• **Activity**
Copy out exactly the lines from the one with "IRIS 51 Qt." through the last line of the listing below, both included, but none of the pictures.

• **Data to process**
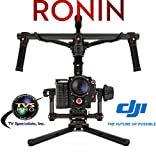 DJI Ronin 3-Axis Stabilized Video Camera Gimbal (Black)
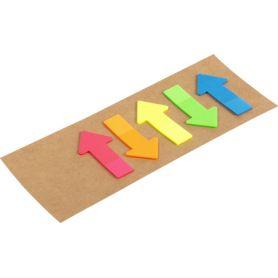 Set memo con stick colorati, personalizzabile con il tuo logo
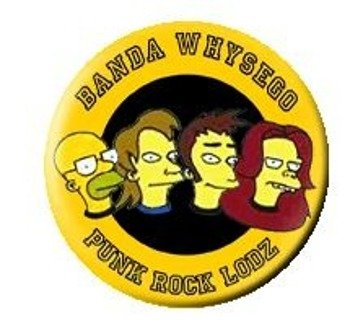 kapsel BANDA SIMPSONS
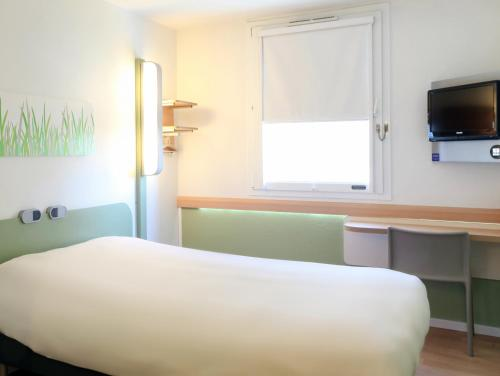 HotelHotel Ibis Budget Nancy Centre
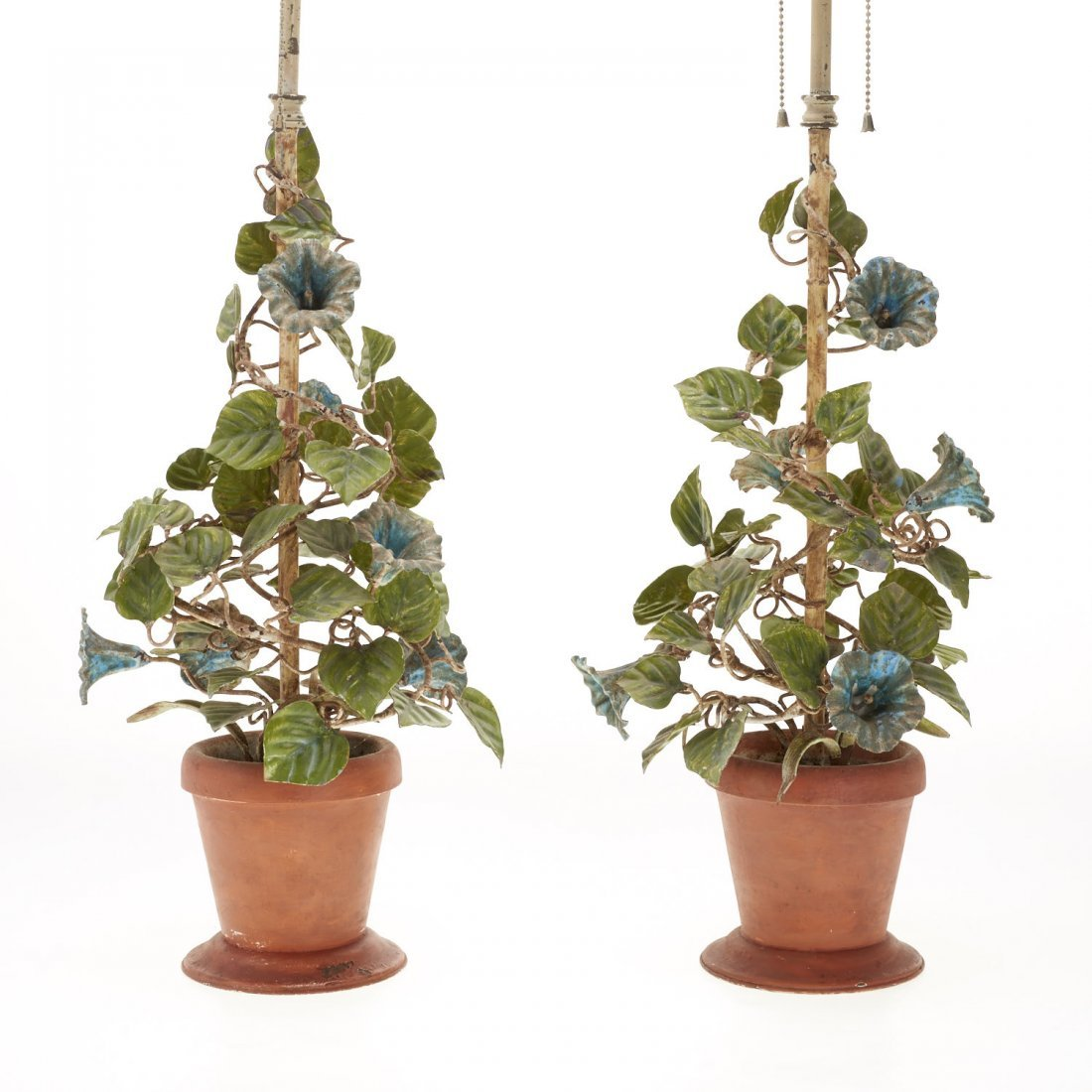 Pair Italian painted tole floral table lamps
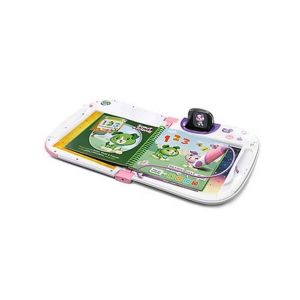 Lf-leapfrog-leapstart-3d-interactive-learning-system-pink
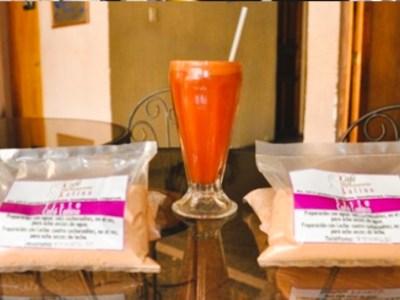 recetas-frescos-tipicos-guatemala-mundochapin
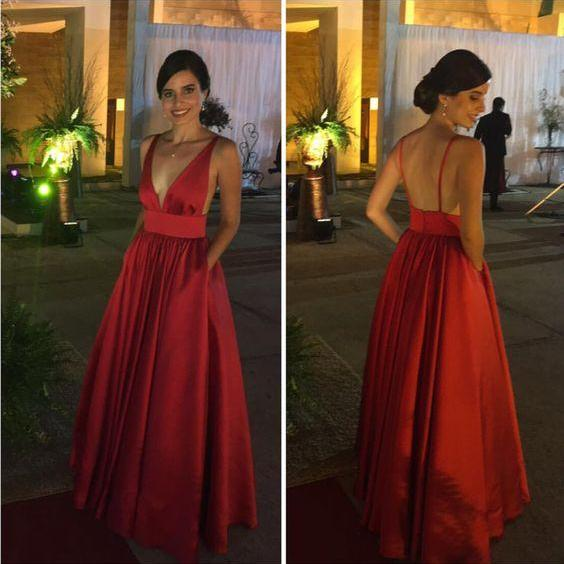 burgundy satin prom dress, v neck backless prom dress, simple long prom dress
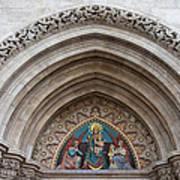Madonna With Child On Matthias Church Tympanum Poster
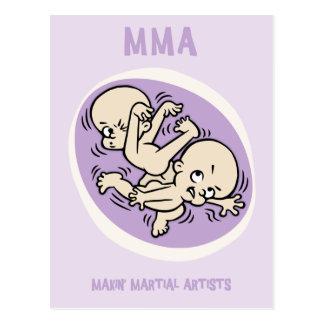 Makin' Martial Artists Postcard
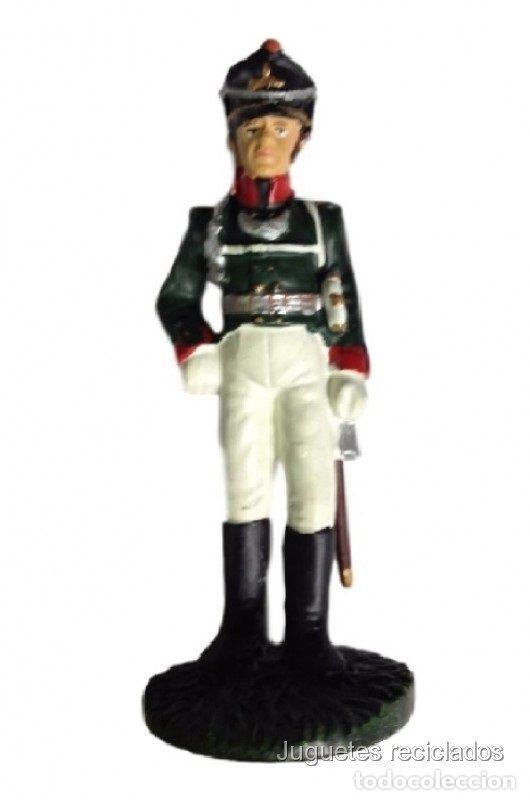 Oficial suboficial SOL003 Afrikakorps Alemania Figura soldado plomo DelPrado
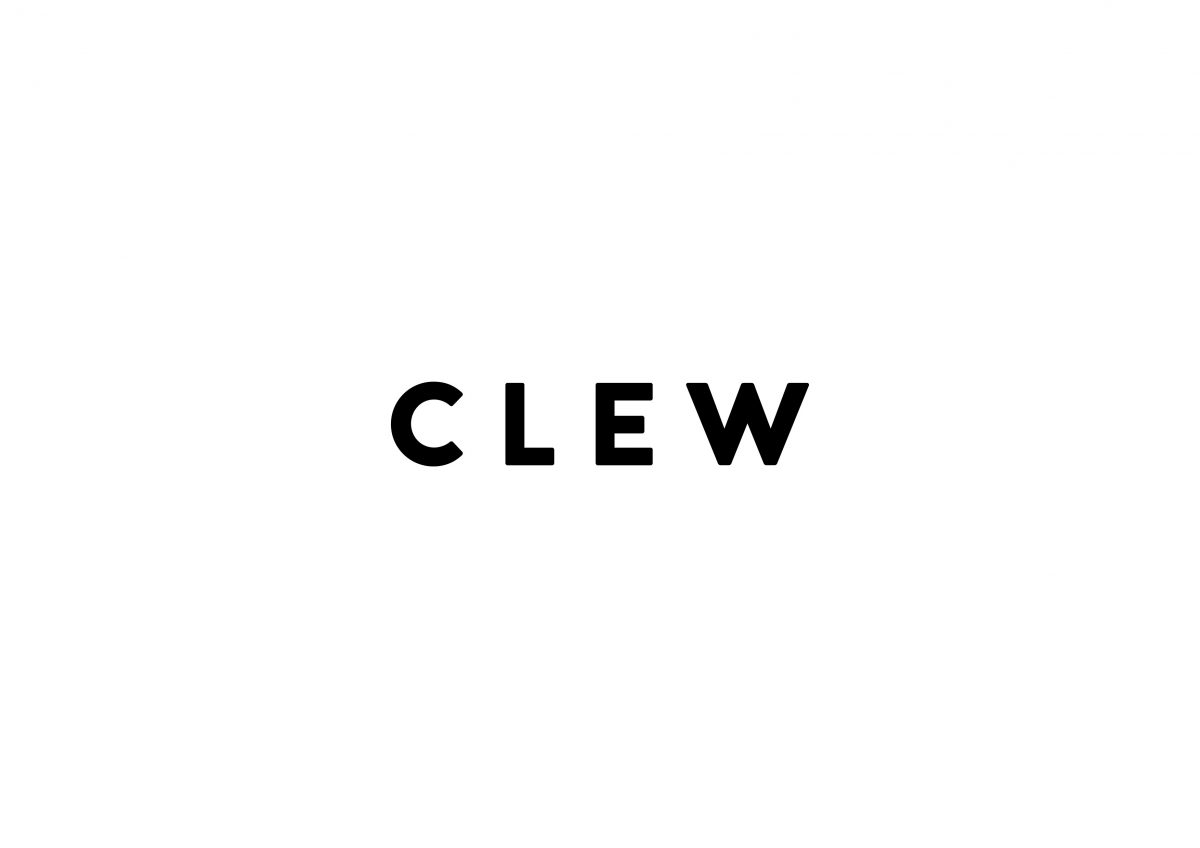 CLEW GmbH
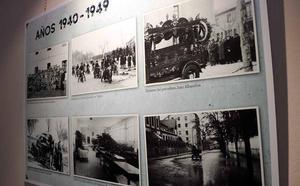 El Ayuntamiento hará un «esfuerzo» para adquirir el fondo fotográfico de Fede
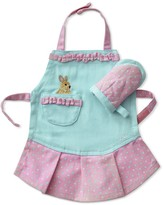 Williams-Sonoma American GirlTM; By Williams Sonoma Easter Doll Apron & Oven Mitt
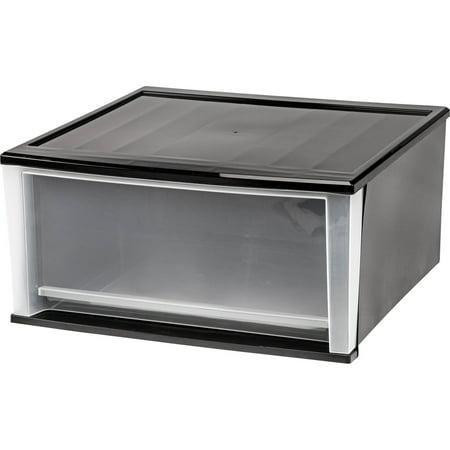 IRIS 51 Qt. Stacking Storage Drawer, Black Set of 2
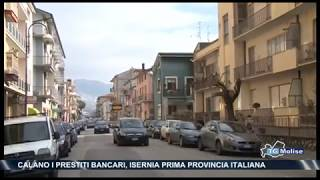 Video Tg Molise - Telemolise 17/07/2017 - Edizione 14:00 download MP3, 3GP, MP4, WEBM, AVI, FLV Januari 2018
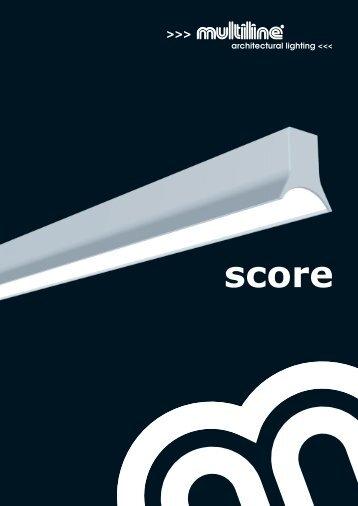 Multiline Licht | Score Produktbroschüre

• **Written solution**
 IRIS 51 Qt. Stacking Storage Drawer, Black Set of 2
 Video Tg Molise - Telemolise 17/07/2017 - Edizione 14:00 download MP3, 3GP, MP4, WEBM, AVI, FLV Januari 2018
 Multiline Licht | Score Produktbroschüre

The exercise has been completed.